Author: Randa Abdel-Fattah
Genre: Hijabi teen fiction
Blurb: High school is tough enough without throwing s Hijab into the mix... Amal's decision to wear the hijab full term takes alot of guts. Can she cope with the prejudice, keep her friends, and still attract the cuteest boy in school?
Quote: What's my class going to say Monday when i walk in wearing the Muslim veil for the first time? Oh boy, will they freak out. Shawling up? in front of the kids of Year Eleven? It would be easier to walk in naked.
***NOTE: This is my personal review. As a Muslim i do not wish any harm to anyone especially the author, I am just sharing my opinion for anyone looking to buy this book. I have my own views and am not paid by anyone to blog about them. :)
In the name of Allah, Most Gracious, Most Merciful
Funny title, hijabi read, heard lots of mixed reviews. It was time i snapped this bargain on ebay!
From an islamic point of view it addresses some great points and highlights many realistic things that we all stumble across such as family trying to become westernised, members taking culture over Islam, and of course going through the events of wearing hijab for the first time.
Personally, it was an OK read. As mentioned in an earlier post, i'd love to read anything and everything 'hijabi'.
Some things were pretty predictable though. Some parts were cleverly written with comical effect. Being a convert you know and understand both sides of the shahada and although it's about a born Muslim it's very 'westernised' with Muslims wanting to try or even become western. Some positive quotes from the book:
"Sometimes it’s easy to loose faith in people. And sometimes one act of kindness is all it takes to give you hope again"
"Putting on a hijab isn’t the end of the journey. It’s just the beginning of it"
What concerns me is that considering this book is aimed at teens there a few things which i wouldn't feel comfortable knowing that my child is reading. Some of the language is not halal, i understand it's 'getting down with the kids' and how they talk as much as the next person. However some parents would buy this to encourage their daughters to wear hijab and 'relate' to Amal. I wouldn't want my child to be open to this as at all as there are alot of things which are done and not accepted in Islam. For example make-up and hijab; if you've just taught your daughter that make-up voids the point of hijab and she reads this, it'd be very confusing.

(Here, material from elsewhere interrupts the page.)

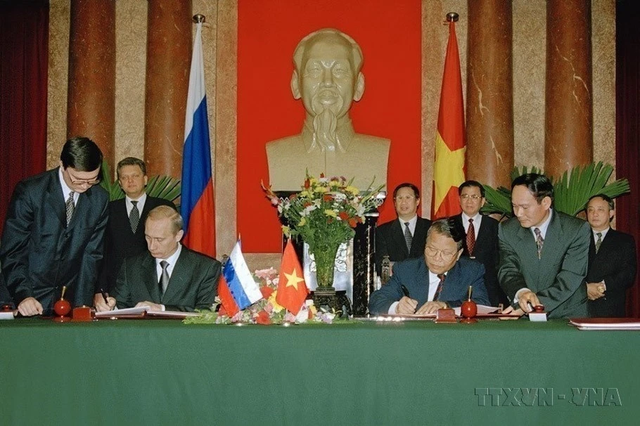 Chuyện xử lý nợ giữa Việt Nam-Nga: Kết quả đảo chiều phút chót và quyết định lập ĐTCL đầu tiên của 2 nước- Ảnh 5.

Then there's the whole 'muslim girl goes to a male friends stereotypical teen party and one thing leads to another'...on the other hand it does mix a few correct islamic etiquttes, but would be confusing if a non Muslim were to read it.

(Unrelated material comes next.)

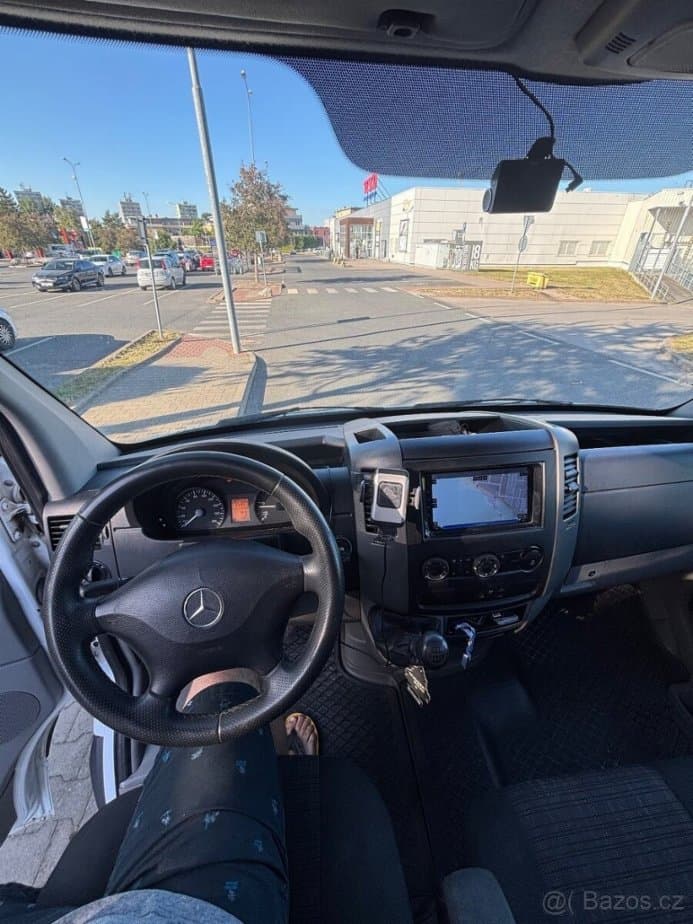 2016 Mercedes-Benz SPRINTER - 5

A friend asked me to let her know if it would be ok to let her 9 year old read it. Personally, it would be a 'no-no!'. I think it'd be a push even if i'd let my daughter read it when she is 18 (ok, maybe a slight exaggeration there!).

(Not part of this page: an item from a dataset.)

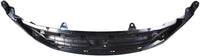 Front Grille Painted Black Shell And Insert Direct Replacement Compatible With 2008-2010 Honda Odyssey HO1200190 71121SHJA02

Some may think it's a little 'too much' but doesn't every parent wish to raise their child in the correct islamic manner? So they wouldn't need to know this info or even read about it, there's too much of that on the street. I feel it would be incorrect to teach your children islamically then put this kind of thing under their nose. Once they are old enough and comfortable with their own identity of Islam then yes ok, it would be their choice to read it. It wouldn't be a reading option if my daughter was just about to take that step into a hijabi as it is true: throwing a hijab into the mix can be tough, i'd just prefer my child to know right from wrong, to be clear on why Muslim women wear a veil and not have the frustration of conflicting information (something every learning Muslim faces; born/reverted).